The Prognostic Significance of EIF3C Gene during the Tumorigenesis of Prostate Cancer
Published in Cancer Investigation, 2019
Jianxin Hu, Heng Luo, Yuangao Xu, Guangheng Luo, Shuxiong Xu, Jianguo Zhu, Dalong Song, Zhaolin Sun, Youlin Kuang
Protein translation is a critical process throughout the lifetime of cells. This process consists of three steps: initiation, elongation, and termination. It is shown that eukaryotic initiation factor 3 (eIF3) is required for initiation of protein translation and acts as a docking site for the formation of 43S preinitiation complex (PIC) which is consisted of Met-tRNAiMet, eIF2, and 40S ribosomal subunit (7, 8). Then with the help of eIF4F, eIF4B, and PABP, eIF3 promotes the interaction of 43S PIC with the 5-terminal of capped mRNA followed by formation of 48S PIC. In 48S PIC, eIF3 facilitates the AUG recognition on mRNA (9).

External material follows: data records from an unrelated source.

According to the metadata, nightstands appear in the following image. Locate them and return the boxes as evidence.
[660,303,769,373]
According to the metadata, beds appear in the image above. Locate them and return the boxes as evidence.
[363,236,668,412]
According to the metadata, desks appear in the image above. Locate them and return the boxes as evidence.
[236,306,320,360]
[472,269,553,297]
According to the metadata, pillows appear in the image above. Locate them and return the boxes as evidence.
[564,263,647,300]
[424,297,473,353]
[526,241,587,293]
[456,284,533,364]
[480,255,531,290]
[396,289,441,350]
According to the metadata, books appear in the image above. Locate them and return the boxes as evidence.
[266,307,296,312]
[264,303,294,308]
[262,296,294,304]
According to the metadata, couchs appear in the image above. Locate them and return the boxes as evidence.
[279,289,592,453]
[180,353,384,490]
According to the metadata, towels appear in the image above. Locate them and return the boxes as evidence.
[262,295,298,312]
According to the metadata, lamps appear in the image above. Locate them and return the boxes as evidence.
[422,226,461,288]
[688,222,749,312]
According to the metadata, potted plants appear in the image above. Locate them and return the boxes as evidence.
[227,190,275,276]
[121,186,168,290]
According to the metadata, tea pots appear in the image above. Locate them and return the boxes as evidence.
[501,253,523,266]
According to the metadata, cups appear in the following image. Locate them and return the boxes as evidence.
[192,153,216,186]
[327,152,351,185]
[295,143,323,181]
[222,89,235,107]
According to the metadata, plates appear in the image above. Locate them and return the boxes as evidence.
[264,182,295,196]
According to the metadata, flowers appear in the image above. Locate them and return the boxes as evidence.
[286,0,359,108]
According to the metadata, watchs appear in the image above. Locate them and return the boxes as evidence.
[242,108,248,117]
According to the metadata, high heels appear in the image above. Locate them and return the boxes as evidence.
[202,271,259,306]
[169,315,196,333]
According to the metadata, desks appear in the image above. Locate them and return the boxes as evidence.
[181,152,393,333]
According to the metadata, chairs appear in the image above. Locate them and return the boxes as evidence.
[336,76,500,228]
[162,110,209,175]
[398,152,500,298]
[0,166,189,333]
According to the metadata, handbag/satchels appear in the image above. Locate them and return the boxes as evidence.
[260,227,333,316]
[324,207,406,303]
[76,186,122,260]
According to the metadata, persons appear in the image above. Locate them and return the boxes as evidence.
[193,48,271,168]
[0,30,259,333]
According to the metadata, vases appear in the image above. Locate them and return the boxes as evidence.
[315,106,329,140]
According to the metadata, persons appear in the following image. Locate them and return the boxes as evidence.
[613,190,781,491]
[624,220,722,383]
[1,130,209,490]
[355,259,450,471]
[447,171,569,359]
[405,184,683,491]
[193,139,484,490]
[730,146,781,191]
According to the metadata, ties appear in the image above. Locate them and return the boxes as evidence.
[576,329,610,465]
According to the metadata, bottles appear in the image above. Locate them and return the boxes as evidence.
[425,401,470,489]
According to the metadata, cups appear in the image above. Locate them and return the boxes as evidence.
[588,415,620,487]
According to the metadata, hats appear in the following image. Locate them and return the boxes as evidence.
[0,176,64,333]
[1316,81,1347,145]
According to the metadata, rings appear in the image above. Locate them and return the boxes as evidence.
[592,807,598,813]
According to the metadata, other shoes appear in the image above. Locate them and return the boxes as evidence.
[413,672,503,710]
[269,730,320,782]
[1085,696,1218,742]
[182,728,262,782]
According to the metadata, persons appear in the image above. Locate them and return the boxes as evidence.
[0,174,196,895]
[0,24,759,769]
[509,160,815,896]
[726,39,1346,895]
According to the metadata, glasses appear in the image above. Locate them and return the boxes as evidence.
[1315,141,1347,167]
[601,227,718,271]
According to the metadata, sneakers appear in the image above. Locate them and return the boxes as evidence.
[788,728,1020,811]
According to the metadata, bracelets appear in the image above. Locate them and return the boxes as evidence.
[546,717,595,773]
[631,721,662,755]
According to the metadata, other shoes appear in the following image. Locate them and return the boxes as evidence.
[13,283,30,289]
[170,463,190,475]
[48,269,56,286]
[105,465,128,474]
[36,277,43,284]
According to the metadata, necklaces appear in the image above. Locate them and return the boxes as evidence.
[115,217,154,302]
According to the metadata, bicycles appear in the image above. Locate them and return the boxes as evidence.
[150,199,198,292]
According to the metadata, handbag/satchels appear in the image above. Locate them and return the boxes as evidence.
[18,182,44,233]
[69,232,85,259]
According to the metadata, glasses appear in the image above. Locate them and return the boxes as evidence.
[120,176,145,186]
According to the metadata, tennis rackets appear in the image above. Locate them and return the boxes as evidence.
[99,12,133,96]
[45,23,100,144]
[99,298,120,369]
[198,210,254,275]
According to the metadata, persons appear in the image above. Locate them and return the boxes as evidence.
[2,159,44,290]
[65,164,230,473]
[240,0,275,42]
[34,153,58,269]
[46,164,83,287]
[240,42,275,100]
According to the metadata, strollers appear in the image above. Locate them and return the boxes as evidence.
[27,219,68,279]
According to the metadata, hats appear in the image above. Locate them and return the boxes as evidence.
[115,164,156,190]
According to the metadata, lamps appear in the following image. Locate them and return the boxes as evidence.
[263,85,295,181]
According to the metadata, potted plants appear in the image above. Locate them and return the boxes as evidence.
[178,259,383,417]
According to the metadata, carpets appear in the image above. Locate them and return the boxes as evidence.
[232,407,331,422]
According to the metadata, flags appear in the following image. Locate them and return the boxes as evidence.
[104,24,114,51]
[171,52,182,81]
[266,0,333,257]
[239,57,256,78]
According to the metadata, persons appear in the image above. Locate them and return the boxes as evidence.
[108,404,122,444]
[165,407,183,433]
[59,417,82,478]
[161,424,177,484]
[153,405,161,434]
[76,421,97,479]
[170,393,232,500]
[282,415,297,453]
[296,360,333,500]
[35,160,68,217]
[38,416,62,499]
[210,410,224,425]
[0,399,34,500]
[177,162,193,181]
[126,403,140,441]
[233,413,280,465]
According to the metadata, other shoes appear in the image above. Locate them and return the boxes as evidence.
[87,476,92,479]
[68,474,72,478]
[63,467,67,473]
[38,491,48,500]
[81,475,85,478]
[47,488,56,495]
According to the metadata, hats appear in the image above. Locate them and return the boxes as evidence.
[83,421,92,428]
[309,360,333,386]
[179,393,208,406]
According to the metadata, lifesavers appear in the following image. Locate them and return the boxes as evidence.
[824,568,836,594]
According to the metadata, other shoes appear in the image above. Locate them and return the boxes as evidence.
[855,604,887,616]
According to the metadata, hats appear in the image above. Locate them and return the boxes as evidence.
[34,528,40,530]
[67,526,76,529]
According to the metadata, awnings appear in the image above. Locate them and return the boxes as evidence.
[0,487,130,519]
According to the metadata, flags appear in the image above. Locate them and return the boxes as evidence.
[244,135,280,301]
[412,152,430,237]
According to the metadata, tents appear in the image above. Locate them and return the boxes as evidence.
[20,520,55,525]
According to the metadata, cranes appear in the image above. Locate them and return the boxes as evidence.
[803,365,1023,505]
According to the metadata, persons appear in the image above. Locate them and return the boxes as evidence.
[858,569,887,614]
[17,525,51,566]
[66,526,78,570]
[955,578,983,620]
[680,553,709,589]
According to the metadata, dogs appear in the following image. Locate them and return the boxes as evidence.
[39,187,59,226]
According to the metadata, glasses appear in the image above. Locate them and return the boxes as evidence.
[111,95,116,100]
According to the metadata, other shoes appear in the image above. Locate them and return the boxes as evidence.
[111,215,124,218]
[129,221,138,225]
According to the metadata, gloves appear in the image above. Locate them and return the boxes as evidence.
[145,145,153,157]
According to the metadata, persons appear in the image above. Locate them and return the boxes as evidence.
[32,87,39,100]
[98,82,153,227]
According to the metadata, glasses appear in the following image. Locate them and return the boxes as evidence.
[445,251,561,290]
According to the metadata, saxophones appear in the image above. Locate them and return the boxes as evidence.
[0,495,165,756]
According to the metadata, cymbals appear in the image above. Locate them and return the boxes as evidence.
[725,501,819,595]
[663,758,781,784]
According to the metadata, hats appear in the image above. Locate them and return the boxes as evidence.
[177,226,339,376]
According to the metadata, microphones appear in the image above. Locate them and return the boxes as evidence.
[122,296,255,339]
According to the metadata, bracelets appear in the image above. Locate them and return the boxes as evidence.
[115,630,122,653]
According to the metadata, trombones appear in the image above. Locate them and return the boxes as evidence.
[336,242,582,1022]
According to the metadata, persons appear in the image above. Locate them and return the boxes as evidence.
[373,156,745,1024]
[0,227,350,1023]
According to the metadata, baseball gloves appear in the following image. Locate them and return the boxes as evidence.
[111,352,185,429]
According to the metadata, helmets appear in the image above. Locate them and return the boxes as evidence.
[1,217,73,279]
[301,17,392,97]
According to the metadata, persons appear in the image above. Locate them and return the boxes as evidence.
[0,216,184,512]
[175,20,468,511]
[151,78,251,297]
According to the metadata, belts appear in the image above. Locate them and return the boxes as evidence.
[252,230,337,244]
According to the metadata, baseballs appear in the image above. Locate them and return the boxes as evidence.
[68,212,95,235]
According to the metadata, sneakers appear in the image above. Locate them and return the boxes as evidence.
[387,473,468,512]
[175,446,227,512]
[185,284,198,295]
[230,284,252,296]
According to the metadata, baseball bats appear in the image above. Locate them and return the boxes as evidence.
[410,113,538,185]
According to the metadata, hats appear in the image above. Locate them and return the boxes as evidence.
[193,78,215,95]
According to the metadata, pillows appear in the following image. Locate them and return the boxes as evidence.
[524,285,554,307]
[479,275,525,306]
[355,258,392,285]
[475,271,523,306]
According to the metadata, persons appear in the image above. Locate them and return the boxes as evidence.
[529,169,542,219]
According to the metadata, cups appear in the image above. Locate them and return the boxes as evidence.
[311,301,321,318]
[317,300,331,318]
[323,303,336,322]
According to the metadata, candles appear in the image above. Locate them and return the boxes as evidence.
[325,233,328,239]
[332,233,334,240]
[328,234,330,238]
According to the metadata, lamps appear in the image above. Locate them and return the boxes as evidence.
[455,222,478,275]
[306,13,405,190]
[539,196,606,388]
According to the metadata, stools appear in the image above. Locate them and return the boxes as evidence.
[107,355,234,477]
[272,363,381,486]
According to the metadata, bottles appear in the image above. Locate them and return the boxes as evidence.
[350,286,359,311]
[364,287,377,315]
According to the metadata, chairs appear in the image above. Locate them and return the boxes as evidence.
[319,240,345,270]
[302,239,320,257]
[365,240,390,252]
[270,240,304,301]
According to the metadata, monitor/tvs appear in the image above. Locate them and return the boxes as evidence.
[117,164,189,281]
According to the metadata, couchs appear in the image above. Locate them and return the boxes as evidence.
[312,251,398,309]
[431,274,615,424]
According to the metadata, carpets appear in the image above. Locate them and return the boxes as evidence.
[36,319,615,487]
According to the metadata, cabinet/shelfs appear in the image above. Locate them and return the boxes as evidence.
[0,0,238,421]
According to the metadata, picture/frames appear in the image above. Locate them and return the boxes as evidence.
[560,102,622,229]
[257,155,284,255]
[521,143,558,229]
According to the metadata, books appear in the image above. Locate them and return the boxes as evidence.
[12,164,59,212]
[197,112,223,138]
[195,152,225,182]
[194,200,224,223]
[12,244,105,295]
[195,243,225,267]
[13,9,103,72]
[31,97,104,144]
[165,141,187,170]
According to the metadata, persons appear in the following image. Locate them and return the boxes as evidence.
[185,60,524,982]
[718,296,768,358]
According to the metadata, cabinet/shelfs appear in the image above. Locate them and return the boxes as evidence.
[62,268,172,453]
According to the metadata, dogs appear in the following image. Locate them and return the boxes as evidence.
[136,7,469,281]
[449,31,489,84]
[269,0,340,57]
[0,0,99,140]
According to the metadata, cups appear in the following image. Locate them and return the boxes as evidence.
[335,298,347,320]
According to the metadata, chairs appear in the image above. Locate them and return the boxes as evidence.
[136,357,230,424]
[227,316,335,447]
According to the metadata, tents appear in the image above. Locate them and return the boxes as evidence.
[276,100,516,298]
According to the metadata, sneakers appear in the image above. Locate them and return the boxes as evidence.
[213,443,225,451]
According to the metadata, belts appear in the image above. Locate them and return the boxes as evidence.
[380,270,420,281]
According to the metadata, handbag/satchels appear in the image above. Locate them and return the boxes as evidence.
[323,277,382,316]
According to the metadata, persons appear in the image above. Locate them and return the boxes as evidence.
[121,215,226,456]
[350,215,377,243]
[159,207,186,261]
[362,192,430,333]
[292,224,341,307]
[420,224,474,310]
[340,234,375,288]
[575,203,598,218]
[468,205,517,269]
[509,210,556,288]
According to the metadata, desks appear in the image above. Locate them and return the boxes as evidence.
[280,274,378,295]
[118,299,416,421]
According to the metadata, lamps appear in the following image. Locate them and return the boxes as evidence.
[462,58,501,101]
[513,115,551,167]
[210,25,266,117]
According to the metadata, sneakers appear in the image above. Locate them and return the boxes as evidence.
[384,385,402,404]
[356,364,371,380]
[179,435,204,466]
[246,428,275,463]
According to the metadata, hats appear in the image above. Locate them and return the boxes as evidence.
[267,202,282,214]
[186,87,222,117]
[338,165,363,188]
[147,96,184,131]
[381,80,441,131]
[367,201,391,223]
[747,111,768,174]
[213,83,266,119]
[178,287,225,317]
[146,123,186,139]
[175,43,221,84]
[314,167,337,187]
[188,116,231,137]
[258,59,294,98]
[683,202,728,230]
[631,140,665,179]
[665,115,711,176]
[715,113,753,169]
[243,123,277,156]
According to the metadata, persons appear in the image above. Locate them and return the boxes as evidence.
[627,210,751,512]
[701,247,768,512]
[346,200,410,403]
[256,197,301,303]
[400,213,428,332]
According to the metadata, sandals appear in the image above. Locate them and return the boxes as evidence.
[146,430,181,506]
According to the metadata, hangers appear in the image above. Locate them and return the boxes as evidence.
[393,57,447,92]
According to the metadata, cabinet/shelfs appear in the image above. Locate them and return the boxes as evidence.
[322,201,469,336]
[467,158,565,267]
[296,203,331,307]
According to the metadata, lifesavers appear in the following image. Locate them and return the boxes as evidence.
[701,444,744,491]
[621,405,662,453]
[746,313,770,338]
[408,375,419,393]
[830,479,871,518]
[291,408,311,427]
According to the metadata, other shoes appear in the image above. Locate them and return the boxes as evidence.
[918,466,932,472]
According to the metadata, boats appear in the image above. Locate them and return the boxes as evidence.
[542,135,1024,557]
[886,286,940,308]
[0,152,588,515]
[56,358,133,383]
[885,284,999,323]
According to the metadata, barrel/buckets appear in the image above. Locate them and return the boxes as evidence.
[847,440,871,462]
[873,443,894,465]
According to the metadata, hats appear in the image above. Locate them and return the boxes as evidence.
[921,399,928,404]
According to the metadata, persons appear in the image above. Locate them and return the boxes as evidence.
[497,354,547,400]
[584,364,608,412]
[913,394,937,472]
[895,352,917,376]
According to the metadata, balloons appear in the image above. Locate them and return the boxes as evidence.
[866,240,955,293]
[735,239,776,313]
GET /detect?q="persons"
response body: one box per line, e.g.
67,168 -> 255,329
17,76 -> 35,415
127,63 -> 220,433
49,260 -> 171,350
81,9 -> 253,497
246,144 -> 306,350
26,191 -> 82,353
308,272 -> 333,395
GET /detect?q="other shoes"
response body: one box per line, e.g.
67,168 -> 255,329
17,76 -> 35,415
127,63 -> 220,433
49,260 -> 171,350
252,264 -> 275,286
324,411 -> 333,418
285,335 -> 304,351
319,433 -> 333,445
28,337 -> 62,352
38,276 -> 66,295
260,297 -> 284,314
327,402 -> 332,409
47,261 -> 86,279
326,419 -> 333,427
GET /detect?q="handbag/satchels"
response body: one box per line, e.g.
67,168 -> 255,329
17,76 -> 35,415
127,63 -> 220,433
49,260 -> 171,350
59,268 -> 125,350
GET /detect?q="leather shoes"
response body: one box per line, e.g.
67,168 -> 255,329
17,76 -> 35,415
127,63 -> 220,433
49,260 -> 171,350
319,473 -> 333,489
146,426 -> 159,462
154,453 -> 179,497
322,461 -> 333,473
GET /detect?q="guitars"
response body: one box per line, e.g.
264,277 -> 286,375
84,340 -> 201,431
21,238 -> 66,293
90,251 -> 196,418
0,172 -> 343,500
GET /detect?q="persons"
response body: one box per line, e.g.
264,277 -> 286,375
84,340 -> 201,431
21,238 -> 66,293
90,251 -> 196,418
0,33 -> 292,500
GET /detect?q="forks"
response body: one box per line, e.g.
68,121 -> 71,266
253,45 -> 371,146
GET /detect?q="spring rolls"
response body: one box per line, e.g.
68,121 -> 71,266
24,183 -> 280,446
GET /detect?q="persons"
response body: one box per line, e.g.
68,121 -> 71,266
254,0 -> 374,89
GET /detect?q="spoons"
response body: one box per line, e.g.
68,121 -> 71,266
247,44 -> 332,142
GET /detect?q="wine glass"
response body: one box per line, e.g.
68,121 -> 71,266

EIF3C, composed of 913 amino acids, is one of the 13 subunits of eIF3 factor. EIF3C is highly conserved in evolution and constitutes the function core of eIF3 with other five subunits (10). EIF3C plays a very important role during development and homeostasis. For example, decreased EIF3C disrupted the AUG recognition of 48S PIC and resulted in inefficiency of translation (7). The mice phenotype extra-toes spotting could be attributed to mutations in EIF3C (11). EIF3C gene is located on chromosome 16p11.2, which is an unstable region in the genome. Overexpression of EIF3C gene was reported to be associated with many types of cancers (12). For example, high expression of EIF3C showed adverse effects on tumor suppressor neurofibromatosis 2(NF2) and induced cancer cell proliferation (13). Forced expression of EIF3C promoted proliferation of glioma cells (14, 15). In contrast, knockdown of EIF3C reduced the survival of colon cancer cells by inhibiting the proliferation and colony formation of tumor cells (16). EIF3C was also found to be critical for survival of MCF-7, B16F10, and HeLa cells (17). However, there is no study about the role of EIF3C in PCa.